==== Source document

His tenant had been killed in World War I.

But, when Greschinsky pried open what he believed was a barrel of gasoline, he was met with the face of a woman who’d been dead for several years, perfectly preserved in wood alcohol.

As more and more bodies were discovered, detectives determined that they were dealing with a serial killer who’d preyed on wealthy women and who, even after death, managed to stay one step ahead of them and evade capture for decades.

On this episode, we discuss the gruesome crimes of the man who’d become known as the Vampire of Czinkota, Bela Kiss.


Photos:
(1) Bela Kiss, taken circa 1914. (Source: Miami News – August 31, 1930)
(2) Katherine Varga, a dressmaker from Budapest who disappeared in 1912. (Source: New York Daily News – February 9, 2014)

========
==== Dataset section

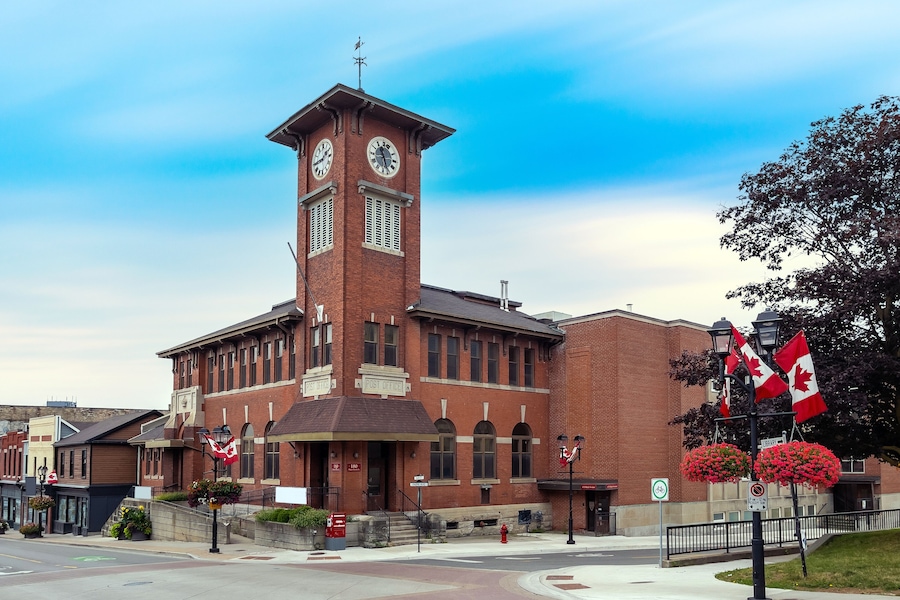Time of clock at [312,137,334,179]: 1:44
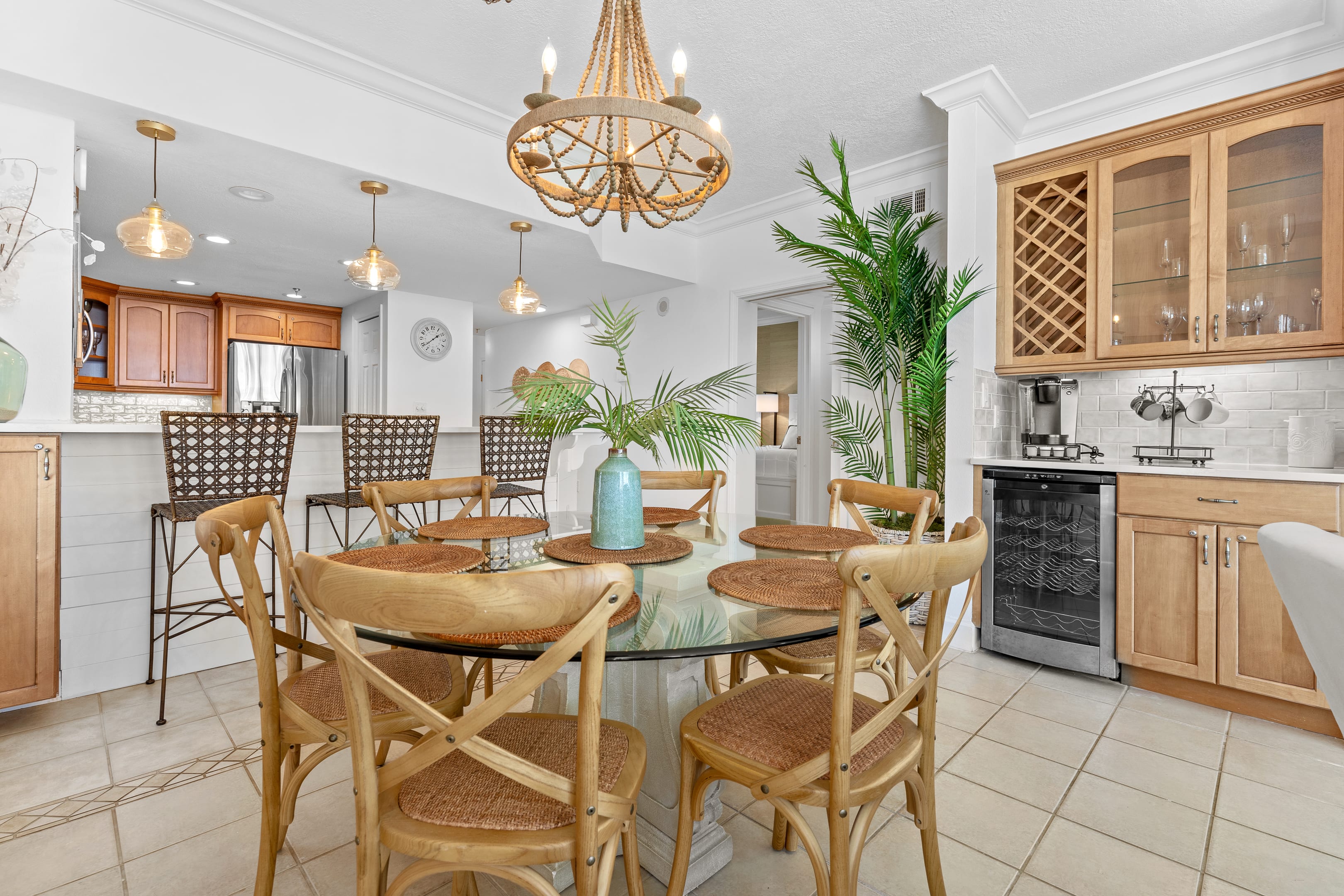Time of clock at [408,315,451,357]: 1:38
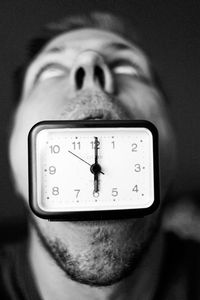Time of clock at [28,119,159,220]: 6:00
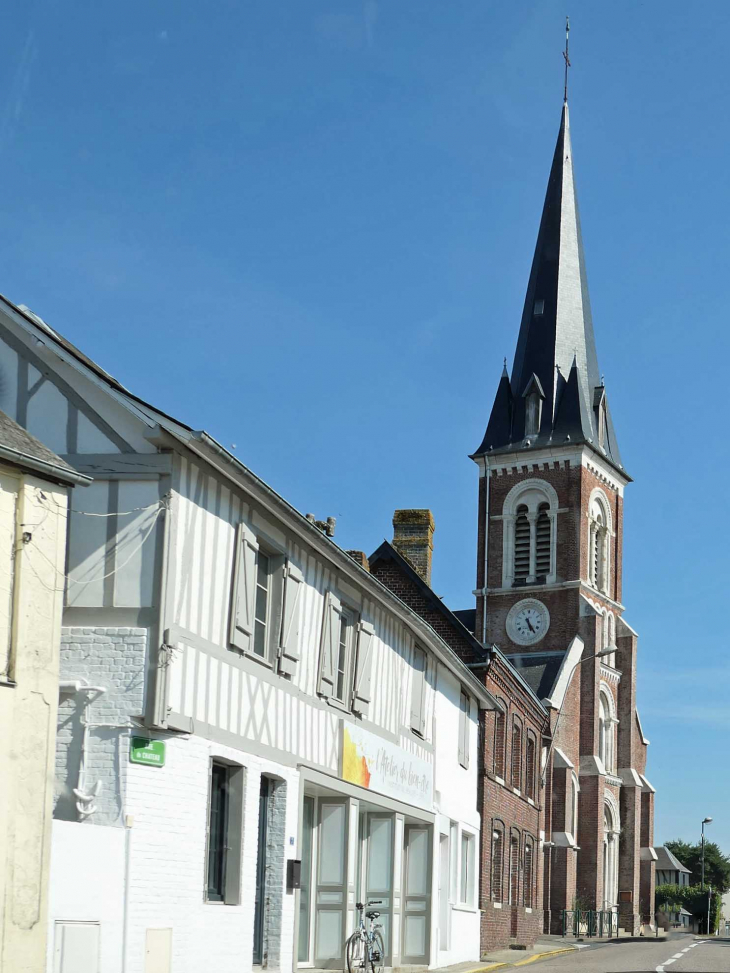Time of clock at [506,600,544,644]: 5:24
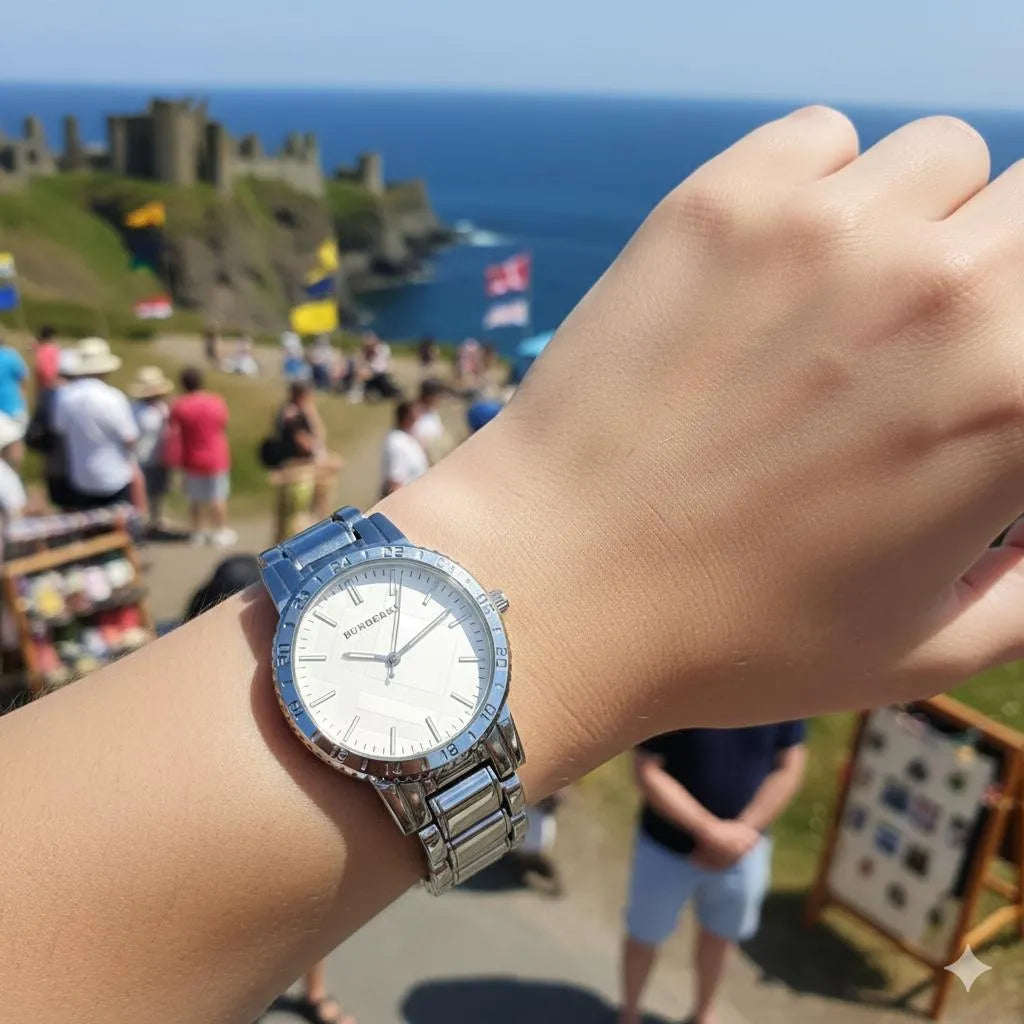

========

● Description of the task
According to the text on Bela Kiss, what led detectives to conclude that they were dealing with a serial killer? Answer in one to three sentences.

● Result for this task
Detectives reached that conclusion as more and more bodies were discovered. They determined that the killer had preyed on wealthy women.